**Aim of the exercise:** Output the data below exactly as it is, dropping the pictures from your copy.

<<<<

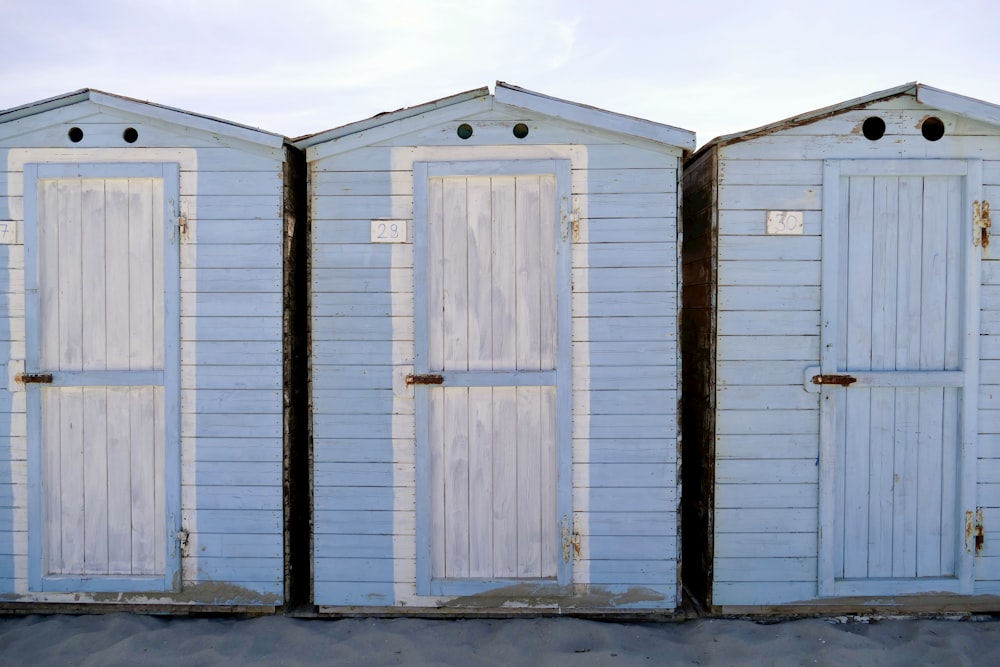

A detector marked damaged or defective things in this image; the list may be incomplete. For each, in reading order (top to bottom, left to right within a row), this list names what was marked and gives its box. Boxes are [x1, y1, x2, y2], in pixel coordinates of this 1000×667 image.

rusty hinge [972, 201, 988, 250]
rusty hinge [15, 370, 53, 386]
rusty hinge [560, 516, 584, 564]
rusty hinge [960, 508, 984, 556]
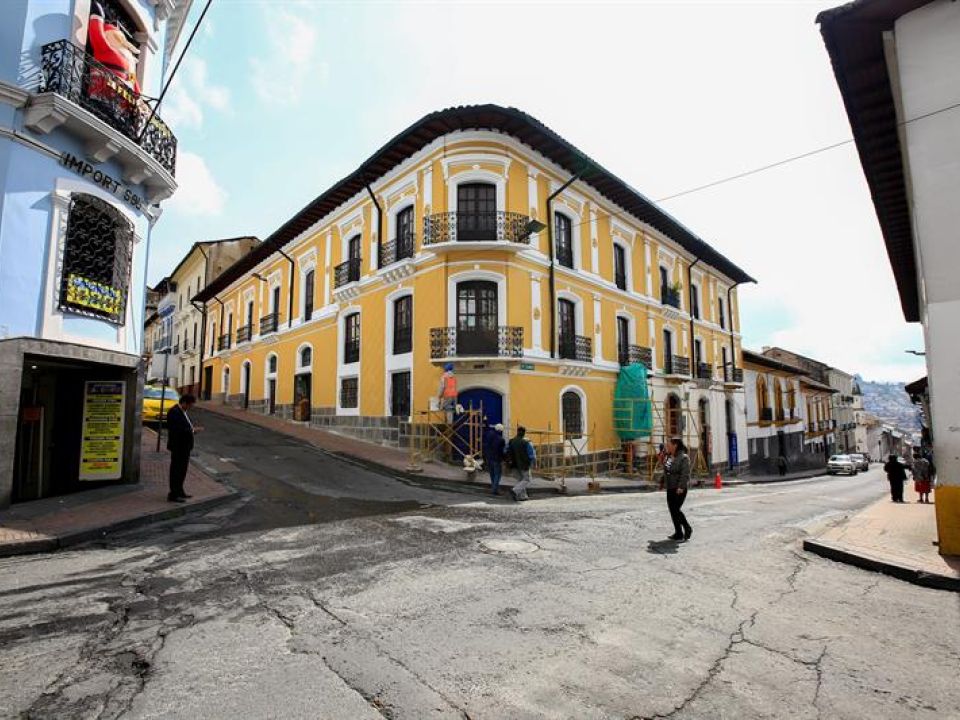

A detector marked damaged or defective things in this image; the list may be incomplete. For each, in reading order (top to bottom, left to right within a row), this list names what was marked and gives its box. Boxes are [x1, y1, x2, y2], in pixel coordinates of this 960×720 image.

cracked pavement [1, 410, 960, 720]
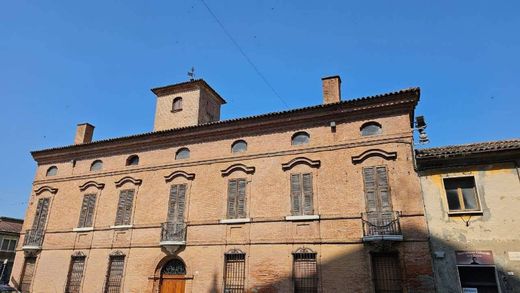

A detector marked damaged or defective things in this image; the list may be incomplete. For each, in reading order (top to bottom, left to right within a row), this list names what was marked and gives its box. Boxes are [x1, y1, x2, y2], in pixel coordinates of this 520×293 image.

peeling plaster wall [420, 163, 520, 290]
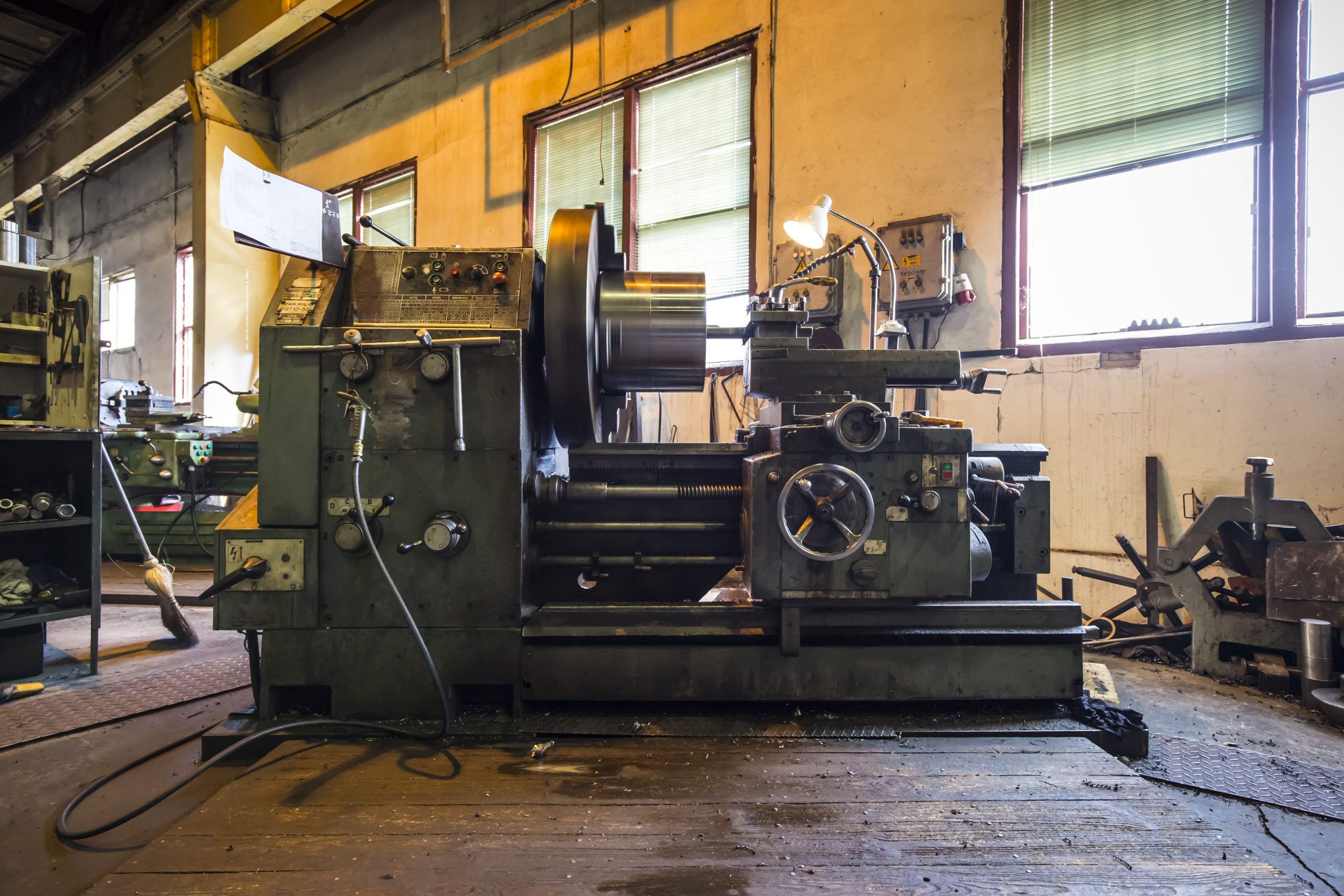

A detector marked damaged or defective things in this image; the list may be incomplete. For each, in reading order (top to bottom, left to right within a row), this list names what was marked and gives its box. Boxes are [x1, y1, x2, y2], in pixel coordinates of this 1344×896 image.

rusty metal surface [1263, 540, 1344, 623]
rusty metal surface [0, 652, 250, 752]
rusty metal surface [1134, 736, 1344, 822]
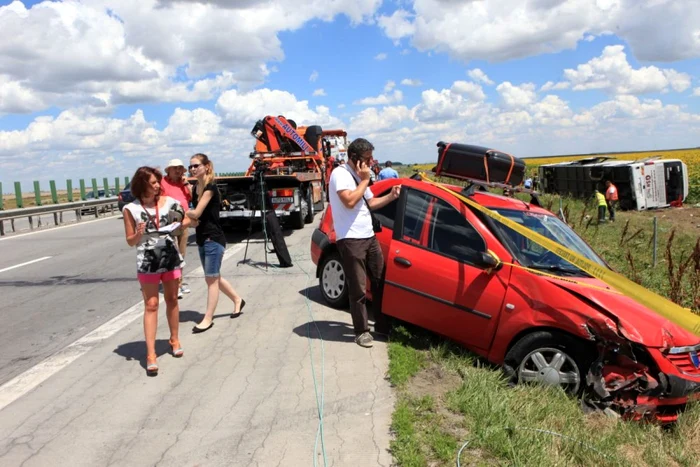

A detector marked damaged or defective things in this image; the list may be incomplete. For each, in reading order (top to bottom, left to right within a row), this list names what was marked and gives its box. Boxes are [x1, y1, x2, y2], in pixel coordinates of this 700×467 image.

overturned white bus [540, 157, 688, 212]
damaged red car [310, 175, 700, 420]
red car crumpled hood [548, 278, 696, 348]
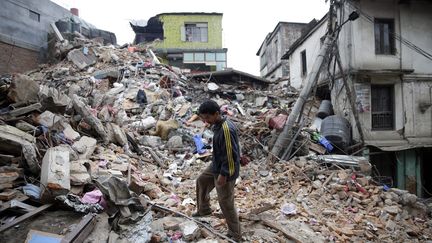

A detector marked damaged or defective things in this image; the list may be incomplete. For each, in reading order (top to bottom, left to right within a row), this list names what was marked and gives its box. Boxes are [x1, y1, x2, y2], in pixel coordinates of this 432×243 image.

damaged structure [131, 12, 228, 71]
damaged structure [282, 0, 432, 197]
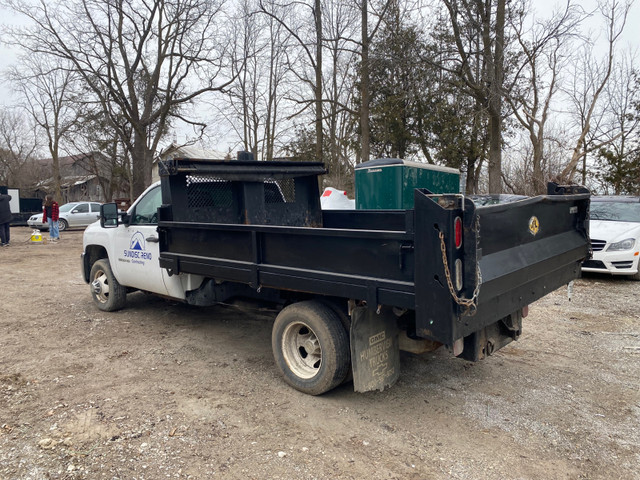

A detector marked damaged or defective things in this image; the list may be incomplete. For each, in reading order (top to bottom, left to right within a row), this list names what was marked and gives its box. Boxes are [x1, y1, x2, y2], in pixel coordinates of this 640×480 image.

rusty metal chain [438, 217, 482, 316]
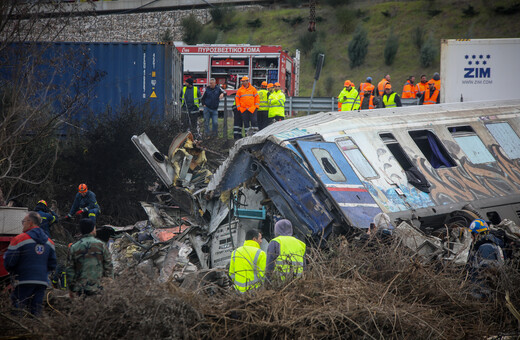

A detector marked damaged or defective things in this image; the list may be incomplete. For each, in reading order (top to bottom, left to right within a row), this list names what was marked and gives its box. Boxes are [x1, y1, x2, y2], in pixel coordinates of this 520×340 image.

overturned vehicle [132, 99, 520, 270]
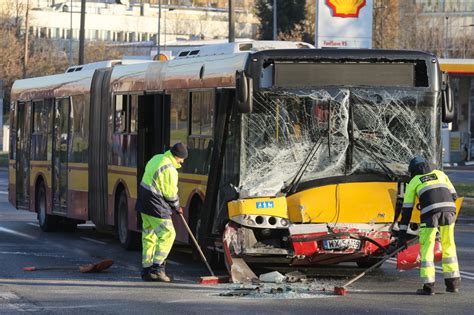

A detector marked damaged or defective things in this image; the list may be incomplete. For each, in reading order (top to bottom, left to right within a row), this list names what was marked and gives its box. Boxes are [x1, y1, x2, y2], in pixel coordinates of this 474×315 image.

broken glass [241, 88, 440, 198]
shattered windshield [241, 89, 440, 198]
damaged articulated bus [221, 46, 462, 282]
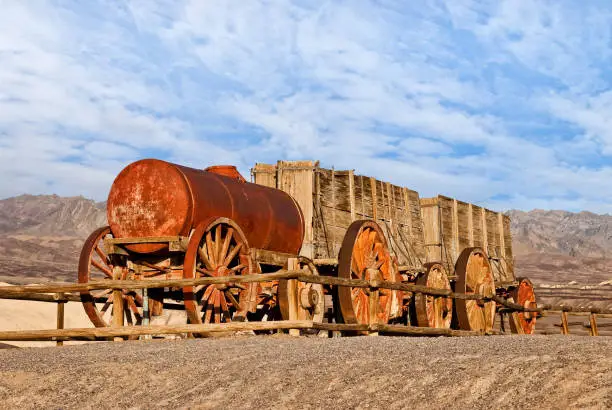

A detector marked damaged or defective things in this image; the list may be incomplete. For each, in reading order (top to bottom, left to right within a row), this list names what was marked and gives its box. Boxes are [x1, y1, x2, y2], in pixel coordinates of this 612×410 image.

>>>>

**Task answer:**
A detector marked damaged or defective things in this image; the list may be incomplete. For each, in reading order (top to bottom, left to right within a row), this list names what was marked and gives its box. Boxes are [x1, y1, x2, y2], in pixel coordinates of this 1000×667 image.

rusty hinge [972, 201, 988, 250]
rusty hinge [15, 370, 53, 386]
rusty hinge [560, 516, 584, 564]
rusty hinge [960, 508, 984, 556]

A detector marked damaged or defective things in this image; the list may be incomplete. For each, in reading order (top to bottom, left to right within a row), this list names what was marked and gives its box. Boxes are [x1, y1, x2, y2], in pixel coordinates of this 960×720 image.

cracked pavement [1, 410, 960, 720]

A detector marked damaged or defective things in this image; the list may be incomplete. For each, in reading order (top to bottom, left to right within a row), this list names what was marked and gives its box. Boxes are [x1, y1, x2, y2], in pixel coordinates of this 520×293 image.

peeling plaster wall [420, 163, 520, 290]

A detector marked damaged or defective things in this image; the list may be incomplete. For each, in reading order (top to bottom, left to right within a row), this list names what was marked and gives its box. Boxes are [x1, y1, x2, y2], in pixel coordinates of this 1344×896 image.

rusty metal surface [1263, 540, 1344, 623]
rusty metal surface [0, 652, 250, 752]
rusty metal surface [1134, 736, 1344, 822]

A detector marked damaged or defective things in this image; the list may be incomplete. For each, in reading order (top to bottom, left to right within a row), this list names what was marked and gives its box. Boxes are [x1, y1, x2, y2], in pixel coordinates of this 700×467 image.

overturned white bus [540, 157, 688, 212]
damaged red car [310, 175, 700, 420]
red car crumpled hood [548, 278, 696, 348]

A detector marked damaged or defective things in this image; the list may be incomplete. For each, in reading order (top to bottom, left to right within a row), this list names what was marked and gives its box. Boxes are [x1, y1, x2, y2], in pixel coordinates of this 432×243 image.

damaged structure [131, 12, 228, 71]
damaged structure [282, 0, 432, 197]

A detector marked damaged or defective things in this image; the list may be incomplete. For each, in reading order (top to bottom, left to right within a row), this list names what was marked and gives its box. Boxes are [x1, y1, x2, y2], in pixel coordinates of this 640×480 image.

rusty metal chain [438, 217, 482, 316]

A detector marked damaged or defective things in this image; the list may be incomplete. For each, in reading order (top to bottom, left to right within a row), this list names what was marked and gives its box. Boxes are [x1, y1, x2, y2], in pixel coordinates of this 520×340 image.

overturned vehicle [132, 99, 520, 270]

A detector marked damaged or defective things in this image; the list may be incomplete. For each, in reading order (top to bottom, left to right within a row), this list names what was marked and gives its box. Boxes are [x1, y1, x2, y2], in pixel coordinates of this 474×315 image.

broken glass [241, 88, 440, 198]
shattered windshield [241, 89, 440, 198]
damaged articulated bus [221, 46, 462, 282]

A detector marked damaged or defective things in this image; the list may be incomplete. For each, in reading order (top to bottom, left to right within a row), this list names what was marked and gives its box. Boxes are [x1, y1, x2, y2], in pixel coordinates of this 612×410 image.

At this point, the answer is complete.